[[ GIVEN ENTRIES open ]]

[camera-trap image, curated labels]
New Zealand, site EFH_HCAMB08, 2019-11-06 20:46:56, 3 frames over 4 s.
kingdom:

[[ GIVEN ENTRIES closed ]]
[[ GIVEN ENTRIES open ]]

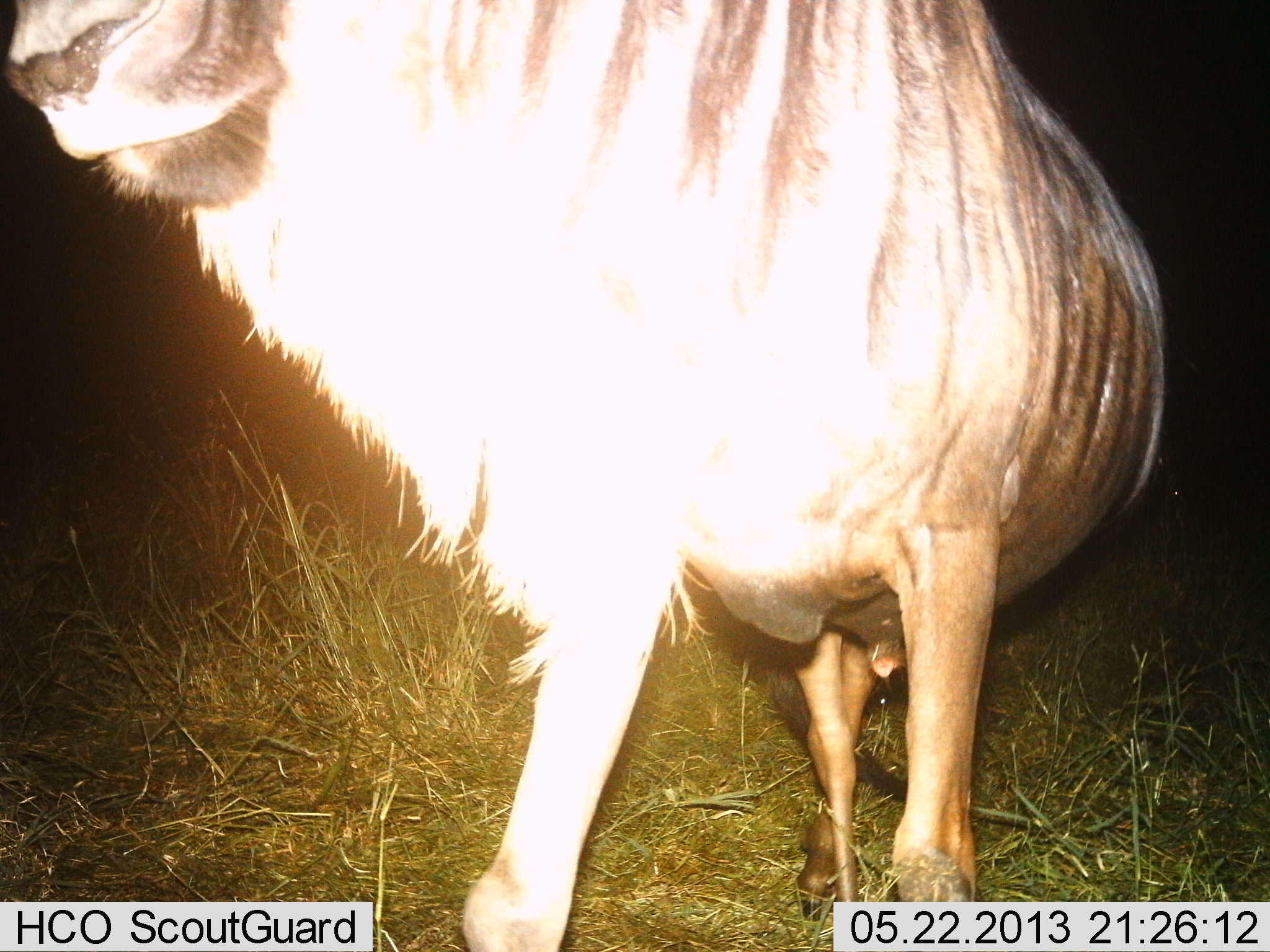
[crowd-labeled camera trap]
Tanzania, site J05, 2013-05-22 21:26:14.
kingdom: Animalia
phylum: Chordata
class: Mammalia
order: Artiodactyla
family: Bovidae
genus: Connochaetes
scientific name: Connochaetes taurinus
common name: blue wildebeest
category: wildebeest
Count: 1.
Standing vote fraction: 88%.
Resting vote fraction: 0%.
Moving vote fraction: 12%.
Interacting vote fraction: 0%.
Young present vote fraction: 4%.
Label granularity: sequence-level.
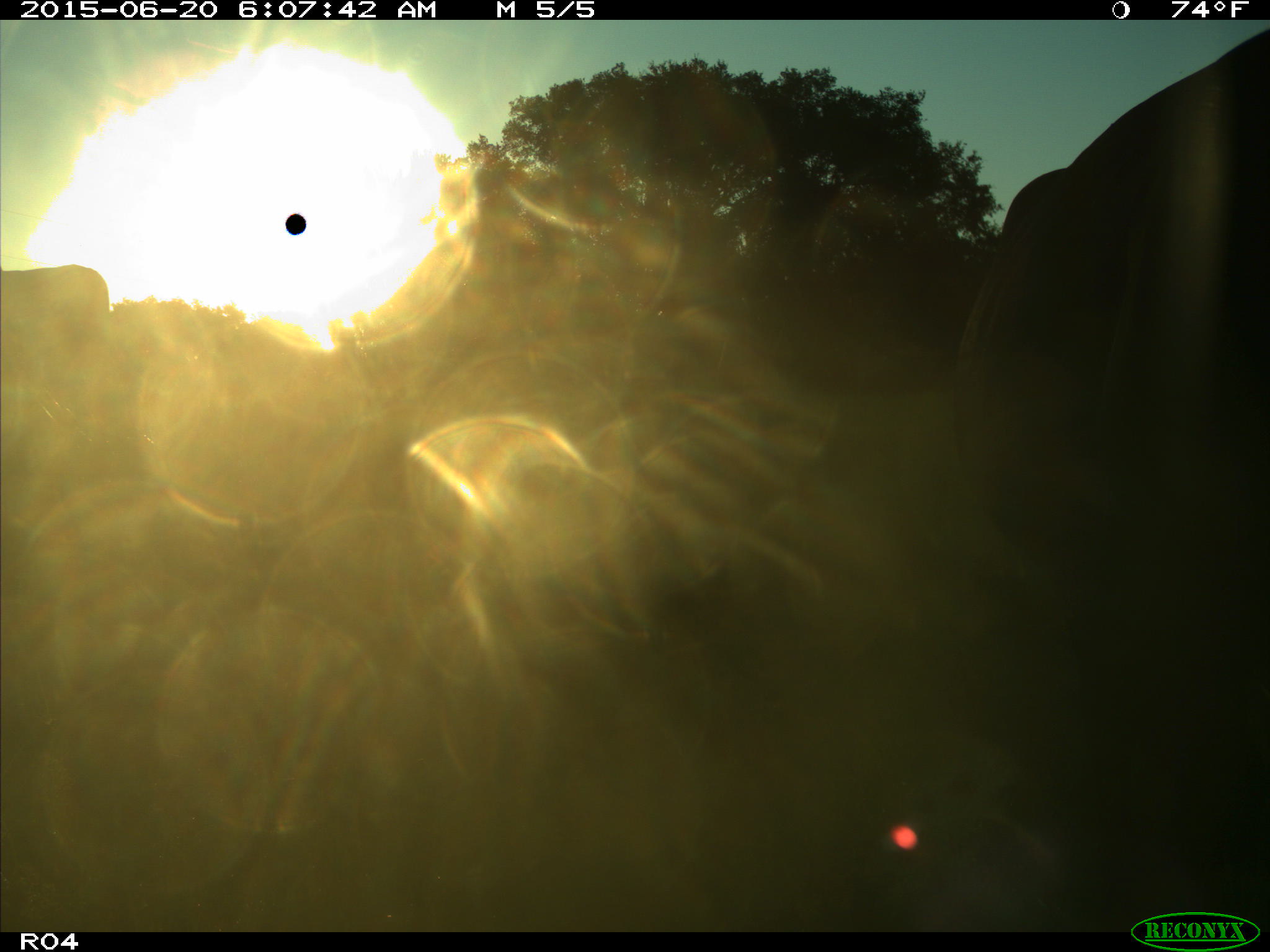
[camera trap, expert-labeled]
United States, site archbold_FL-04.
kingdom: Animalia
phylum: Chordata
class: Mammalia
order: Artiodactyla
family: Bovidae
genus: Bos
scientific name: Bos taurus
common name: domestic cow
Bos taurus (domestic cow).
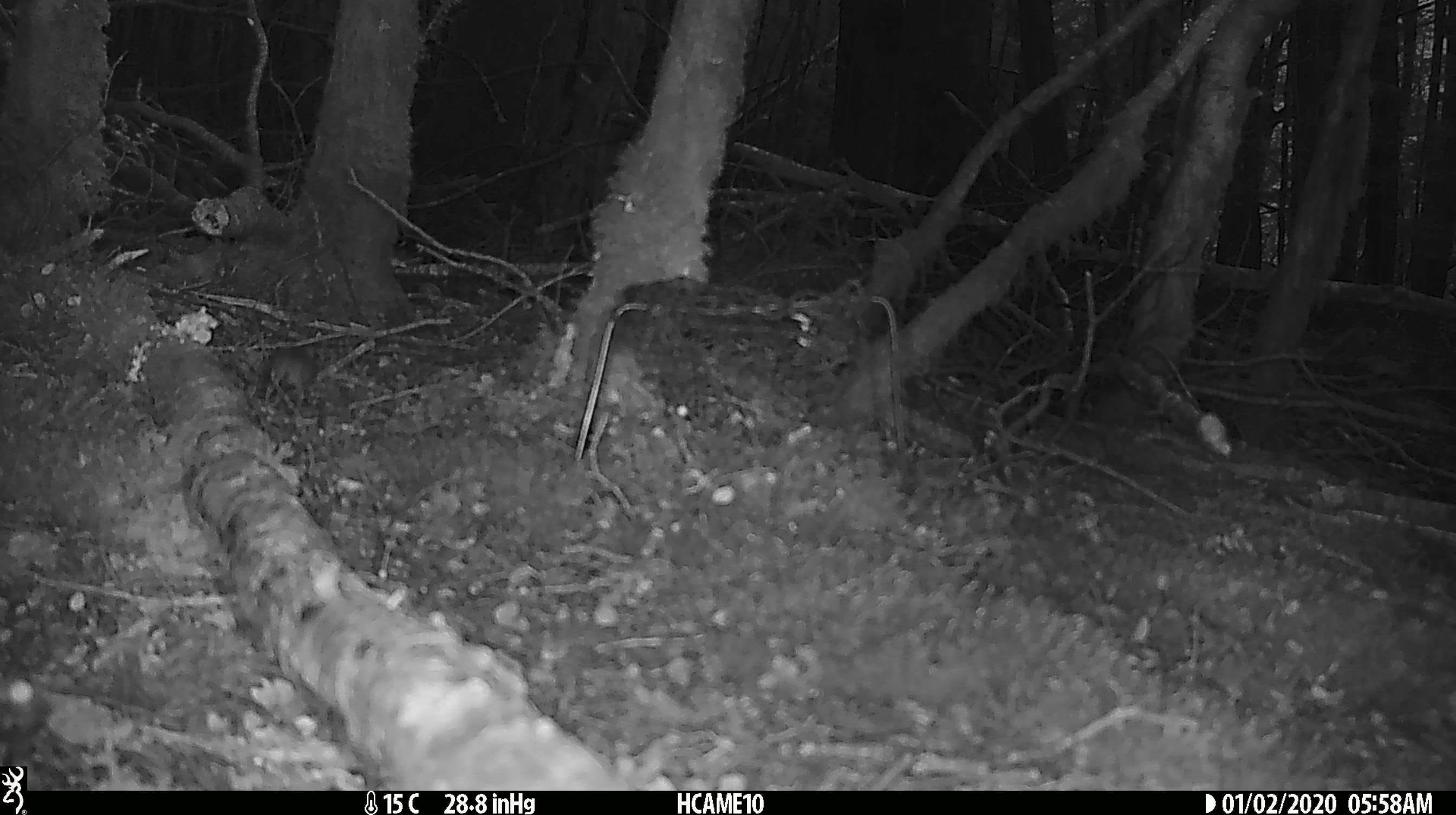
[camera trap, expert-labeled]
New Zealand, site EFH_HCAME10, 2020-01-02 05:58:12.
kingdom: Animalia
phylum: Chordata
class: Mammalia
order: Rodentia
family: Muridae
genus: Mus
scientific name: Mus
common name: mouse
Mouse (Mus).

[[ GIVEN ENTRIES closed ]]

§ **EXERCISE REQUIREMENTS**: Looking at the records above, please work out how many lines contain "vote" and state only that number.

§ **EXERCISE OUTPUT**: 5